** START OF Provided data **

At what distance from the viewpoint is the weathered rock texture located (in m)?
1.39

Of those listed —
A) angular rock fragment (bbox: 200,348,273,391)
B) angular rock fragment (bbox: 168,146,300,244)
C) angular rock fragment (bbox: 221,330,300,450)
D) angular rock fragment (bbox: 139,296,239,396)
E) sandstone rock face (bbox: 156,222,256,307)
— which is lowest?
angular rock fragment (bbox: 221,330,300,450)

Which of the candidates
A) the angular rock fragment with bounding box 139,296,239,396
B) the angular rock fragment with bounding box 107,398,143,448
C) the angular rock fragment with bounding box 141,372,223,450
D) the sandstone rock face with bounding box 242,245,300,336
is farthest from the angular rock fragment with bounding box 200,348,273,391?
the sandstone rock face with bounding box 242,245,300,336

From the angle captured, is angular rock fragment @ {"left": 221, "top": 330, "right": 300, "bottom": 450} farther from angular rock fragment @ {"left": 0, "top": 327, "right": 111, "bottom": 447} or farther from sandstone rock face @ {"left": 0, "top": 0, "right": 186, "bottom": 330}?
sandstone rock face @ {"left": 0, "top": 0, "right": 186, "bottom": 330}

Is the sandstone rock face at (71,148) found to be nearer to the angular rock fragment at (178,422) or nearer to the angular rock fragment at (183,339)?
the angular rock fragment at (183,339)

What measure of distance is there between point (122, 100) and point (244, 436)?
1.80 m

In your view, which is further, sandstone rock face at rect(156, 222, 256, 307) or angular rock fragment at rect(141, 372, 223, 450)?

** END OF Provided data **

◆ **Task prompt**
Everything from the line containing "From the angle" through the final line of the listing, inclusive, must be reproduced exactly; leave out the rest.

◆ **Exercise answer**
From the angle captured, is angular rock fragment @ {"left": 221, "top": 330, "right": 300, "bottom": 450} farther from angular rock fragment @ {"left": 0, "top": 327, "right": 111, "bottom": 447} or farther from sandstone rock face @ {"left": 0, "top": 0, "right": 186, "bottom": 330}?
sandstone rock face @ {"left": 0, "top": 0, "right": 186, "bottom": 330}

Is the sandstone rock face at (71,148) found to be nearer to the angular rock fragment at (178,422) or nearer to the angular rock fragment at (183,339)?
the angular rock fragment at (183,339)

What measure of distance is there between point (122, 100) and point (244, 436)?
1.80 m

In your view, which is further, sandstone rock face at rect(156, 222, 256, 307) or angular rock fragment at rect(141, 372, 223, 450)?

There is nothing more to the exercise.